Dans le cadre de l’exposition « L’indomptable Main » d’Hedwig Houben, les artistes de ce programme sont invité·es à présenter une série de performances, de lectures et d’ateliers de pratique artistique depuis lesquels sonder les territoires ambigus de la gêne, du dégoût et de l’imprévu corporel. Explorant les formes et les résistances du corps face aux normes esthétiques et sociales, cette programmation se propose d’explorer le lâcher-prise dans sa puissance critique et libératrice.
Programme :
• De 16h à 17h
« De l’hystérie comme langue symptômale aux poétiques féministes : arts, corps, écriture. »

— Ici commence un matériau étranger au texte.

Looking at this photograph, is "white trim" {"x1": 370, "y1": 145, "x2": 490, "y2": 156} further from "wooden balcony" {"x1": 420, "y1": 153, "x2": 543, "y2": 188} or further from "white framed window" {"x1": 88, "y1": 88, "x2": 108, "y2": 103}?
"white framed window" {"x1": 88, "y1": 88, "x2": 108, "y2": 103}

Conférence de Sofia Batko.
• De 17h à 18h
Discussion avec Hedwig Houben, Émilie Renard et Vincent Enjalbert autour de l’exposition « L’indomptable Main ».
• De 19h à 22h
Soirée « Borborygmes »
Lectures, performances et DJ set
Avec Nicole, Lisa Lecuivre, Estelle Benazet, Helena de Laurens, Star Finch et cl✰ra
On appelle borborygmes, les bruits qui, remontant de nos intestins, font entendre les liquides et les gazs des aliments que notre corps travaille plus ou moins laborieusement à transformer et digérer. On en conviendra, et bien que nous ne soyons pas tous·tes égaux·les face aux aliments, à l’heure de la digestion, une purée n’aura pas la même sonorité qu’un poivron cru… Burrrp, beuuuurp, beuuuurglll sont autant d’onomatopées qui convoquent les remues sonores de la matière en train de transmuter dans les arcanes de nos entrailles. Une machinerie de chairs faites d’acides et de liquides en tout genre qui rappelle à nos esprits, volontiers dans le déni, qu’un corps fonctionnel est un corps qui produit miasmes et gargouilles en nombre. Il est loin le mystère de l’alchimie, la mécanique de l’étron en devenir se fait entendre non sans bas bruits. Plus le son sera fort, durable et roulant, plus la gêne sera grande et avec elle, le dégoût de donner à entendre à d’autres l’image de son intérieur à l’œuvre. Inscrivant sa texture oratoire dans l’espace du dehors, le corps parle et s’écrit lui-même donnant à sentir le remugle de son langage. C’est ainsi que, bien malgré nous, les sons dégoulinent et débordent, tandis que les sourcils se froncent, les narines se dilatent et la lèvre supérieure se relève.
Dans sa performance Borborygmus¹, Hedwig Houben parle des borborygmes comme d’une manifestation du IT en elle : « IT, explique-t-elle, devant une table sur laquelle il y a des formes de viscères de couleur argile, est cette chose multiple, indéfinie et en devenir. (…) C’est comme si quelque chose avait réussi à entrer dans (m)on corps. Mais comment ? Et qui ? Et quoi ? »².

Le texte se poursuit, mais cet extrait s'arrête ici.